Reading text:
IC Insights: CMOS sensors are in the middle of an unprecedented string of record-high annual sales thanks to the rapid spread of embedded digital imaging technology into a wide range of end-use applications that go far beyond smartphones and stand-alone cameras. According to IC Insights’ 2016 O-S-D Report—A Market Analysis and Forecast for Optoelectronics, Sensors/Actuators, and Discretes, automotive systems are forecast to be the fastest growing application for CMOS image sensors with worldwide sales rising by a compound annual growth rate (CAGR) of 55% in the next five years to $2.2 billion in 2020, or about 14% of the market’s projected $15.2 billion total.
After the automotive segment, the highest growth rates for CMOS image sensor sales in the next five years are expected to be in security and surveillance (a CAGR of 36% to $912 million), medical/scientific applications (a CAGR of 34% to $867 million), toys/video games (a CAGR of 32% to $274 million), and industrial systems (a CAGR of 18% to $897 million). Automotive electronics is the next major market opportunity for CMOS sensors.

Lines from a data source
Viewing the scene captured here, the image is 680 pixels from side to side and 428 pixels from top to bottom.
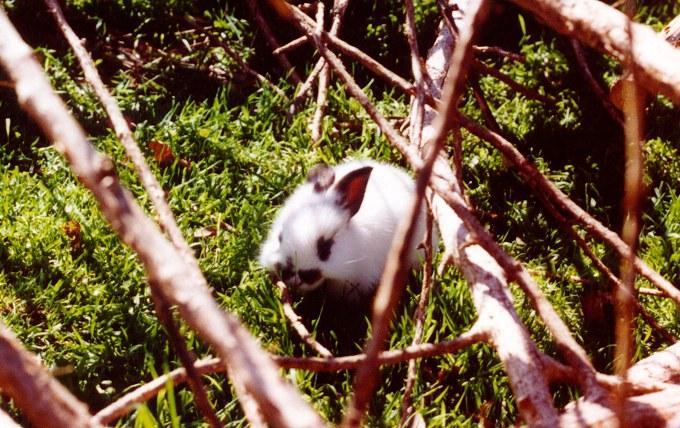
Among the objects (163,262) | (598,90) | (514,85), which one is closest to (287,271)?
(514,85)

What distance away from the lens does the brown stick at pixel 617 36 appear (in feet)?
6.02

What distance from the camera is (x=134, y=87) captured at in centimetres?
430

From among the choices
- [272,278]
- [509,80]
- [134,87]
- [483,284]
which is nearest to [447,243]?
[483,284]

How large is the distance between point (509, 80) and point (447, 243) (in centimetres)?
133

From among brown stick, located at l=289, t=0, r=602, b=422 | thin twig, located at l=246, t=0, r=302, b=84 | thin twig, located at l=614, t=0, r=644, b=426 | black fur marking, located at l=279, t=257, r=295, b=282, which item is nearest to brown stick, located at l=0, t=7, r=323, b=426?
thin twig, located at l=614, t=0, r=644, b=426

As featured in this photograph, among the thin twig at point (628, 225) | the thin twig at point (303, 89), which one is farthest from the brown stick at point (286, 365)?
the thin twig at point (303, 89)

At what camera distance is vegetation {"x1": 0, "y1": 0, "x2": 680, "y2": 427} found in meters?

Your objective: From the text about CMOS image sensor sales, pull out the words starting at "After the automotive" and ending at "for CMOS sensors.".

Finished exercise:
After the automotive segment, the highest growth rates for CMOS image sensor sales in the next five years are expected to be in security and surveillance (a CAGR of 36% to $912 million), medical/scientific applications (a CAGR of 34% to $867 million), toys/video games (a CAGR of 32% to $274 million), and industrial systems (a CAGR of 18% to $897 million). Automotive electronics is the next major market opportunity for CMOS sensors.